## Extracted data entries
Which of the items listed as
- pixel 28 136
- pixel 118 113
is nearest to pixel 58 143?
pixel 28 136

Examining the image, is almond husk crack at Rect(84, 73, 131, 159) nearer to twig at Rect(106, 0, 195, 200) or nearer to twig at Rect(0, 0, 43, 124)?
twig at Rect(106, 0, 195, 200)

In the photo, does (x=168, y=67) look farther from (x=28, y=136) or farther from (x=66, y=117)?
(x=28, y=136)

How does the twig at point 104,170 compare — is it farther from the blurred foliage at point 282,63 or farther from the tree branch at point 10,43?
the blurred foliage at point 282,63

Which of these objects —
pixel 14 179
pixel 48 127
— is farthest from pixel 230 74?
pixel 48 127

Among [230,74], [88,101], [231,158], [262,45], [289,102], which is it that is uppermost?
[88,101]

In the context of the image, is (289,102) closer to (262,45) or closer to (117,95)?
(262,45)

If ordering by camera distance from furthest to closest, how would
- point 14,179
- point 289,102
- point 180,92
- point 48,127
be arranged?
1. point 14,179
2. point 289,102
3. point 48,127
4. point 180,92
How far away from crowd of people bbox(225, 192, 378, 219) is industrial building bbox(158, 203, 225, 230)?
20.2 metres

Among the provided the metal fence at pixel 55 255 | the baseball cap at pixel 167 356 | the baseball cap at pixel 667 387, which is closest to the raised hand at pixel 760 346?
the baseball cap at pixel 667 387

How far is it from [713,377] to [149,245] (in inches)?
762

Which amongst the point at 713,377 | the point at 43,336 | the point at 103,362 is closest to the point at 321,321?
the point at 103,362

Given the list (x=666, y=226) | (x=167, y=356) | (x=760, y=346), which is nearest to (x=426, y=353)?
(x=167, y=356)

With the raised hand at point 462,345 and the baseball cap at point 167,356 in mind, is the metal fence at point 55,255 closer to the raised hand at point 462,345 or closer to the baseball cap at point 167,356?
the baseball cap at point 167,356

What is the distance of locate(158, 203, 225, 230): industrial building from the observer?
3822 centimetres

## Stated problem
Update the records by replacing every instance of "industrial building" with "factory". Leave all other text unchanged.

## Written response
Which of the items listed as
- pixel 28 136
- pixel 118 113
is nearest to pixel 58 143?
pixel 28 136

Examining the image, is almond husk crack at Rect(84, 73, 131, 159) nearer to twig at Rect(106, 0, 195, 200) or nearer to twig at Rect(0, 0, 43, 124)?
twig at Rect(106, 0, 195, 200)

In the photo, does (x=168, y=67) look farther from (x=28, y=136) or farther from (x=66, y=117)?
(x=28, y=136)

How does the twig at point 104,170 compare — is it farther from the blurred foliage at point 282,63 or farther from the tree branch at point 10,43?
the blurred foliage at point 282,63

Which of these objects —
pixel 14 179
pixel 48 127
— is farthest from pixel 230 74?
pixel 48 127

Among [230,74], [88,101], [231,158], [262,45], [289,102], which is it that is uppermost?
[88,101]

In the context of the image, is (289,102) closer to (262,45) or closer to (117,95)?
(262,45)

If ordering by camera distance from furthest to closest, how would
- point 14,179
- point 289,102
- point 180,92
- point 48,127
be arranged?
1. point 14,179
2. point 289,102
3. point 48,127
4. point 180,92
How far away from crowd of people bbox(225, 192, 378, 219) is factory bbox(158, 203, 225, 230)?
20.2 metres

Among the provided the metal fence at pixel 55 255 | the baseball cap at pixel 167 356 | the baseball cap at pixel 667 387, which is closest to the raised hand at pixel 760 346?
the baseball cap at pixel 667 387

How far is it from [713,377] to [149,245] (in inches)?
762

Which amongst the point at 713,377 | the point at 43,336 | the point at 103,362 is closest to the point at 321,321?
the point at 103,362

Given the list (x=666, y=226) | (x=167, y=356) | (x=760, y=346), which is nearest to (x=426, y=353)?
(x=167, y=356)

With the raised hand at point 462,345 and the baseball cap at point 167,356 in mind, is the metal fence at point 55,255 closer to the raised hand at point 462,345 or closer to the baseball cap at point 167,356?
the baseball cap at point 167,356

What is the distance of locate(158, 203, 225, 230): factory from the observer?
3822 centimetres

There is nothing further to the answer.